* [Source data]
[start]

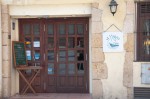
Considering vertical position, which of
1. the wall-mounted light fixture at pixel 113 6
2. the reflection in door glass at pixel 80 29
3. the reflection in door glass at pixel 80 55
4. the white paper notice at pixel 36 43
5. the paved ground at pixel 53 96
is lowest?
the paved ground at pixel 53 96

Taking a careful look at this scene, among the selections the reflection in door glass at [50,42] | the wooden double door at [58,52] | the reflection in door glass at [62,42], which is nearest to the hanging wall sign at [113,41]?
the wooden double door at [58,52]

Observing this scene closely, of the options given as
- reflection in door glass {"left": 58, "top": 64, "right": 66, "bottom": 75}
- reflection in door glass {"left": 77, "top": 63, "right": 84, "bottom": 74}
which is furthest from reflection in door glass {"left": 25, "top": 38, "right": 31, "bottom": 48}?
reflection in door glass {"left": 77, "top": 63, "right": 84, "bottom": 74}

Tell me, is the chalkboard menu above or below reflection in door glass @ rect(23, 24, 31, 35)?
below

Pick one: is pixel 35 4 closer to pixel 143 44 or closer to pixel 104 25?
pixel 104 25

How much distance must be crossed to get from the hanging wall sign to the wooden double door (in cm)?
102

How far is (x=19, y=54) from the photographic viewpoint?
34.5 ft

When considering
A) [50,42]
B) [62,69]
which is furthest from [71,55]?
[50,42]

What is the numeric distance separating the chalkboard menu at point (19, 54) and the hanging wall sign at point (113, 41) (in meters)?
2.88

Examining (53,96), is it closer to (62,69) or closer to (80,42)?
(62,69)

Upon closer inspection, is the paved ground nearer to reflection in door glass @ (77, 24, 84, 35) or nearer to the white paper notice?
the white paper notice

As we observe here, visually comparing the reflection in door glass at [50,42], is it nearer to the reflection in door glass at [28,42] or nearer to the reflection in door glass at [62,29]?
the reflection in door glass at [62,29]

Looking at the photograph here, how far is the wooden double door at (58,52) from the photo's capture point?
10719 millimetres

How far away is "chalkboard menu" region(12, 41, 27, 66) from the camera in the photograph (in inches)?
407

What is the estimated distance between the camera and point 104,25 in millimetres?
9773
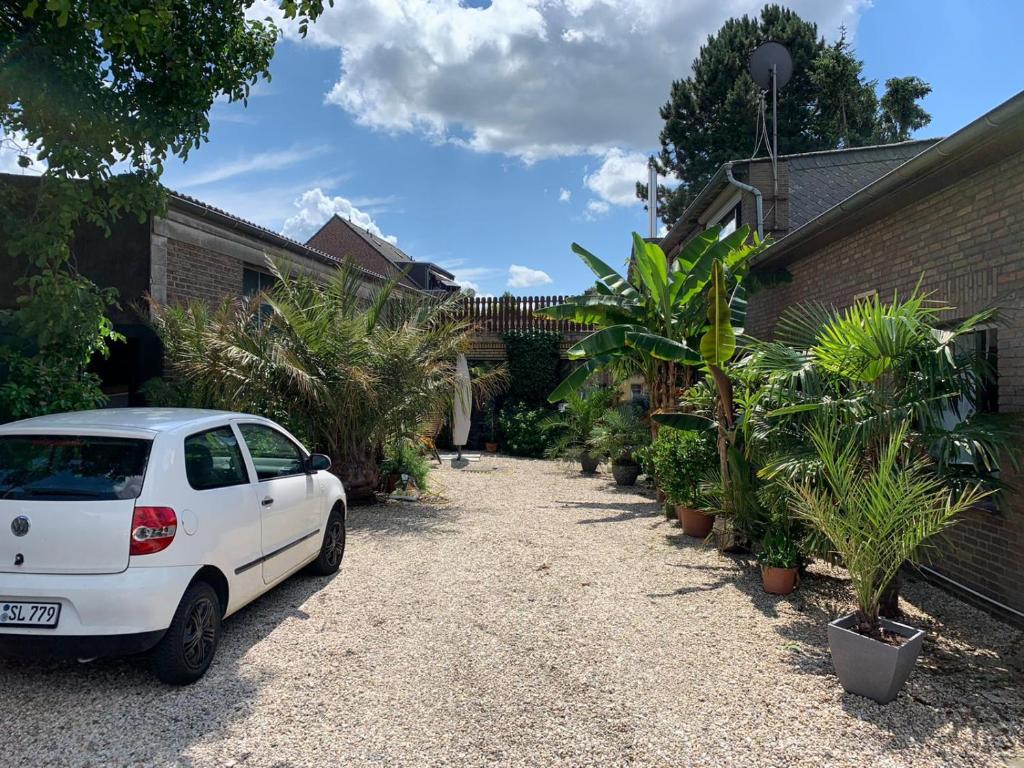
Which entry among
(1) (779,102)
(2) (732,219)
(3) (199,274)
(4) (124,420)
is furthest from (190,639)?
(1) (779,102)

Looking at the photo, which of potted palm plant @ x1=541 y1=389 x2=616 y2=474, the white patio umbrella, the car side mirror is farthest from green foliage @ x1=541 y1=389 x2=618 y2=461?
the car side mirror

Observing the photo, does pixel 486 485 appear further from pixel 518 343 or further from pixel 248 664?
pixel 248 664

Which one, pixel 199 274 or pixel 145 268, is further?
pixel 199 274

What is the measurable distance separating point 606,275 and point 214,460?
8554 millimetres

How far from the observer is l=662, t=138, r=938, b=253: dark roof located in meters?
14.0

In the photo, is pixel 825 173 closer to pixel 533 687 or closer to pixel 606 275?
pixel 606 275

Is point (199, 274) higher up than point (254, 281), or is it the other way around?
point (254, 281)

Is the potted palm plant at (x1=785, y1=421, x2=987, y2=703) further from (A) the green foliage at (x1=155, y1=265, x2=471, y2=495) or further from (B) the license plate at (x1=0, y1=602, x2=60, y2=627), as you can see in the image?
(A) the green foliage at (x1=155, y1=265, x2=471, y2=495)

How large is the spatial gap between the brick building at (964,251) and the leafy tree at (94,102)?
18.3ft

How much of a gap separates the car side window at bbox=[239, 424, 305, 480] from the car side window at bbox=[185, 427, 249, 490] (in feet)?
0.73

[end]

* [Set task] Please rewrite all the records above with every occurrence of "chalkboard menu" switched to "blackboard menu", leaving the pictures out and everything else unchanged.

* [Finished answer]
Considering vertical position, which of
1. the wall-mounted light fixture at pixel 113 6
2. the reflection in door glass at pixel 80 29
3. the reflection in door glass at pixel 80 55
4. the white paper notice at pixel 36 43
5. the paved ground at pixel 53 96
is lowest?
the paved ground at pixel 53 96

Taking a careful look at this scene, among the selections the reflection in door glass at [50,42] | the wooden double door at [58,52] | the reflection in door glass at [62,42], which is nearest to the hanging wall sign at [113,41]?
the wooden double door at [58,52]

Observing this scene closely, of the options given as
- reflection in door glass {"left": 58, "top": 64, "right": 66, "bottom": 75}
- reflection in door glass {"left": 77, "top": 63, "right": 84, "bottom": 74}
which is furthest from reflection in door glass {"left": 25, "top": 38, "right": 31, "bottom": 48}?
reflection in door glass {"left": 77, "top": 63, "right": 84, "bottom": 74}

Tell me, is the blackboard menu above or below reflection in door glass @ rect(23, 24, 31, 35)?
below

Pick one: is pixel 35 4 closer to pixel 143 44 or closer to pixel 104 25?
pixel 104 25

How much distance must be crossed to get from the hanging wall sign to the wooden double door (in cm)?
102

How far is (x=19, y=54) from the photographic viewpoint?
34.5 ft

When considering
A) [50,42]
B) [62,69]
which is furthest from [71,55]?
[50,42]

What is the numeric distance separating the blackboard menu at point (19, 54) and the hanging wall sign at point (113, 41) (in meters)?
2.88

Examining (53,96), is it closer to (62,69) or closer to (80,42)?
(62,69)

Upon closer inspection, is the paved ground nearer to reflection in door glass @ (77, 24, 84, 35) or nearer to the white paper notice?
the white paper notice

As we observe here, visually comparing the reflection in door glass at [50,42], is it nearer to the reflection in door glass at [28,42] or nearer to the reflection in door glass at [62,29]?
the reflection in door glass at [62,29]

Looking at the photograph here, how far is the wooden double door at (58,52) from the photo's capture point?
10719 millimetres

How far away is "blackboard menu" region(12, 41, 27, 66) from the camera in the photograph (in inches)?
407

What is the estimated distance between the camera and point 104,25 in millimetres?
9773
Which entry among
(1) (779,102)
(2) (732,219)
(3) (199,274)
(4) (124,420)
is furthest from (190,639)?
(1) (779,102)

Looking at the photo, which of potted palm plant @ x1=541 y1=389 x2=616 y2=474, the white patio umbrella, the car side mirror is farthest from green foliage @ x1=541 y1=389 x2=618 y2=461?
the car side mirror

Observing the photo, does pixel 486 485 appear further from pixel 518 343 or further from pixel 248 664?
pixel 248 664

Which one, pixel 199 274 or pixel 145 268, is further?
pixel 199 274

What is the measurable distance separating point 606,275 and point 214,460?
8554 millimetres

How far from the observer is l=662, t=138, r=938, b=253: dark roof located in meters?
14.0

In the photo, is pixel 825 173 closer to pixel 533 687 or closer to pixel 606 275?
pixel 606 275

Is point (199, 274) higher up than point (254, 281), or is it the other way around?
point (254, 281)

Is the potted palm plant at (x1=785, y1=421, x2=987, y2=703) further from (A) the green foliage at (x1=155, y1=265, x2=471, y2=495) or further from (B) the license plate at (x1=0, y1=602, x2=60, y2=627), as you can see in the image?
(A) the green foliage at (x1=155, y1=265, x2=471, y2=495)

How large is the spatial gap between the brick building at (964,251) and the leafy tree at (94,102)?
18.3ft

How much of a gap separates the car side window at bbox=[239, 424, 305, 480] from the car side window at bbox=[185, 427, 249, 490] (in feet)?
0.73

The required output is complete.